# Brano fornito:
Ogni credente ha il dovere di avvicinare il mondo a Gesù. È fondamentale imparare a farsi vicini, a portare i pesi, a fare pezzi di strada insieme. Bisogna sempre ascoltare l’altro, capire la sua condizione spirituale, fargli percepire che lo amiamo comunque
Una delle cose che so fare meglio, insieme allo sformato di fagiolini e agli smokey eyes (modalità di trucco per gli occhi, ndr), è parlare di Gesù mischiandolo ad altri argomenti. Forse non è un gran che, come carisma, ma è il mio, che ci vogliamo fare. C’è chi ha il dono della profezia, chi è santo in modo smaccato e travolgente, chi ha discernimento, chi guarisce, c’è chi ha il dono delle lingue, chi prega molto e con profondità, ci sono i mistici, i biblisti. Io mischio la fede con i pidocchi dei figli, il breviario con le pagine di Vogue e i film visti al cinema, e anche le notizie del quotidiano con le vite dei santi. Non riesco a vedere nessuna realtà se non in rapporto al suo significato eterno. Ripeto, ci sono doni sicuramente più preziosi, ma questo è quello che è capitato in dotazione a me.
Tutti abbiamo l’obbligo di portare le persone ad amare Cristo
Probabilmente il Grande Capo mi vede adatta ad andare in partibus infidelium, a parlare alle persone che magari non si sono mai interessate troppo a Lui. Quando poi il gioco si fa duro devono essere altri a giocare, probabilmente, e infatti, per dire, se le domande che mi fanno nei miei incontri pubblici si fanno troppo elevate, cerco sempre con lo sguardo se c’è tra la gente qualcuno che ha studiato davvero teologia, meglio se è un sacerdote: ognuno ha la sua parte nel disegno divino. Io ho le mie incursioni in territori stranieri.

# Elenco fornito:
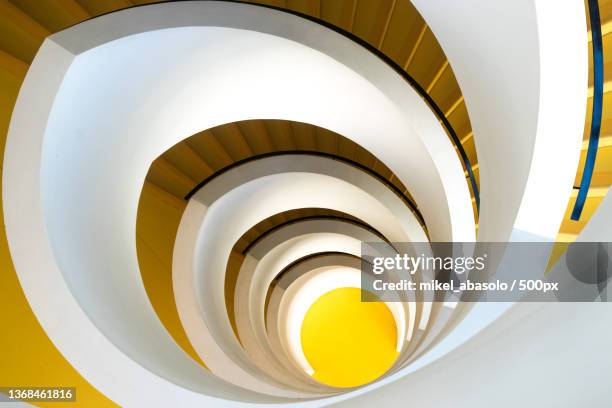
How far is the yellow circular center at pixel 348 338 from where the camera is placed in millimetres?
10828

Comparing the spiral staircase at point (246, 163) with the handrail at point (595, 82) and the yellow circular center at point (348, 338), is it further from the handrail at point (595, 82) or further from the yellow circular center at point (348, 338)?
the yellow circular center at point (348, 338)

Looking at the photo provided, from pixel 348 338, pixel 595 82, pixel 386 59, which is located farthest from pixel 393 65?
pixel 348 338

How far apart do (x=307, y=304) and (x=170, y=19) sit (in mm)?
9912

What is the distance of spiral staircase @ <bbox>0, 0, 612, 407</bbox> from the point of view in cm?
187

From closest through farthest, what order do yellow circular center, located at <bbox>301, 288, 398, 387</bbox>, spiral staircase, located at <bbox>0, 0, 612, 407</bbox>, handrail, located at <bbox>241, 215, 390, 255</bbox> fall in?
spiral staircase, located at <bbox>0, 0, 612, 407</bbox> < handrail, located at <bbox>241, 215, 390, 255</bbox> < yellow circular center, located at <bbox>301, 288, 398, 387</bbox>

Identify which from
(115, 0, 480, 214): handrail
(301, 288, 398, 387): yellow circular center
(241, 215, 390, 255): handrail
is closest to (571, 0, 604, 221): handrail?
(115, 0, 480, 214): handrail

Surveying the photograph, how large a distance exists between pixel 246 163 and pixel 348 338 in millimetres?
7154

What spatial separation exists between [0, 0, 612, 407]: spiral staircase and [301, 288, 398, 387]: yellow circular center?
623 centimetres

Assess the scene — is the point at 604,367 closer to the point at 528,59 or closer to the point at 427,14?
the point at 528,59

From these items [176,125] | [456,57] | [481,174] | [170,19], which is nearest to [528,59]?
[456,57]

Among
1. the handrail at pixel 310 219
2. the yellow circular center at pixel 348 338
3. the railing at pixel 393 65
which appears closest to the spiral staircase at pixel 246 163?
the railing at pixel 393 65

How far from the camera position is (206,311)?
4973 mm

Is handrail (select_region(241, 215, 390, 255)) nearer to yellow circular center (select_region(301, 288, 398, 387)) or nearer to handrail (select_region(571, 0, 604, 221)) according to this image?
yellow circular center (select_region(301, 288, 398, 387))

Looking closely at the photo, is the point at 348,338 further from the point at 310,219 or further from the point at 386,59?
the point at 386,59
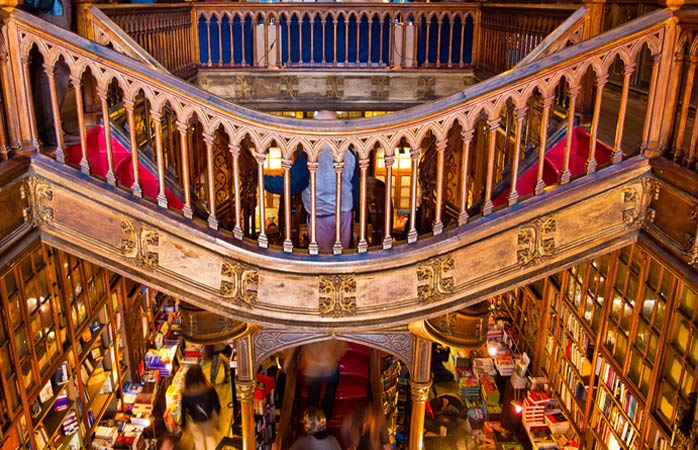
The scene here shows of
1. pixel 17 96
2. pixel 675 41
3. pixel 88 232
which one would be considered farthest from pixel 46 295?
pixel 675 41

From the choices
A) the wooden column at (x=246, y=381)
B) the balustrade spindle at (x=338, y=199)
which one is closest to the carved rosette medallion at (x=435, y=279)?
the balustrade spindle at (x=338, y=199)

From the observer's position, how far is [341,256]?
321 cm

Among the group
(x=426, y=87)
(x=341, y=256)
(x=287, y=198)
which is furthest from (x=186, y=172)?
(x=426, y=87)

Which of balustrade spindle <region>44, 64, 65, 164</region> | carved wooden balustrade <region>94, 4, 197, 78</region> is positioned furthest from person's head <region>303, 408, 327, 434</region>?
carved wooden balustrade <region>94, 4, 197, 78</region>

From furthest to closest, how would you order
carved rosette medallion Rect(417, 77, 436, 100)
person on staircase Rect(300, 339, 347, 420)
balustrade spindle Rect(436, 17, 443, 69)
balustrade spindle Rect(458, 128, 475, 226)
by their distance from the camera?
1. carved rosette medallion Rect(417, 77, 436, 100)
2. balustrade spindle Rect(436, 17, 443, 69)
3. person on staircase Rect(300, 339, 347, 420)
4. balustrade spindle Rect(458, 128, 475, 226)

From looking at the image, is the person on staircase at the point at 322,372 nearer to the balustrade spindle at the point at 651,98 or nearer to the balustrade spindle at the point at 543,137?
the balustrade spindle at the point at 543,137

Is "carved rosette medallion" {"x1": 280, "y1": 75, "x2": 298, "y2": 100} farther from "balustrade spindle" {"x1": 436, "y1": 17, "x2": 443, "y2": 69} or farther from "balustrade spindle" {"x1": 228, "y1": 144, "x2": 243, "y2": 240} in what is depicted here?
"balustrade spindle" {"x1": 228, "y1": 144, "x2": 243, "y2": 240}

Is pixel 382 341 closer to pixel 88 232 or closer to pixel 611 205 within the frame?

# Compito 1:
Nel brano sulla fede, quali due cose chi scrive dice di saper fare meglio, insieme al parlare di Gesù mischiandolo ad altri argomenti?
# Compito 2:
Trascrivi dal brano tutto il testo che va da "Tutti abbiamo l’obbligo" fino a "in territori stranieri.".
# Compito 3:
Secondo il brano, quali sono le cose che è fondamentale imparare a fare? Elencale tutte.

# Risposta completa 1:
Lo sformato di fagiolini e gli smokey eyes.

# Risposta completa 2:
Tutti abbiamo l’obbligo di portare le persone ad amare Cristo
Probabilmente il Grande Capo mi vede adatta ad andare in partibus infidelium, a parlare alle persone che magari non si sono mai interessate troppo a Lui. Quando poi il gioco si fa duro devono essere altri a giocare, probabilmente, e infatti, per dire, se le domande che mi fanno nei miei incontri pubblici si fanno troppo elevate, cerco sempre con lo sguardo se c’è tra la gente qualcuno che ha studiato davvero teologia, meglio se è un sacerdote: ognuno ha la sua parte nel disegno divino. Io ho le mie incursioni in territori stranieri.

# Risposta completa 3:
Farsi vicini; portare i pesi; fare pezzi di strada insieme.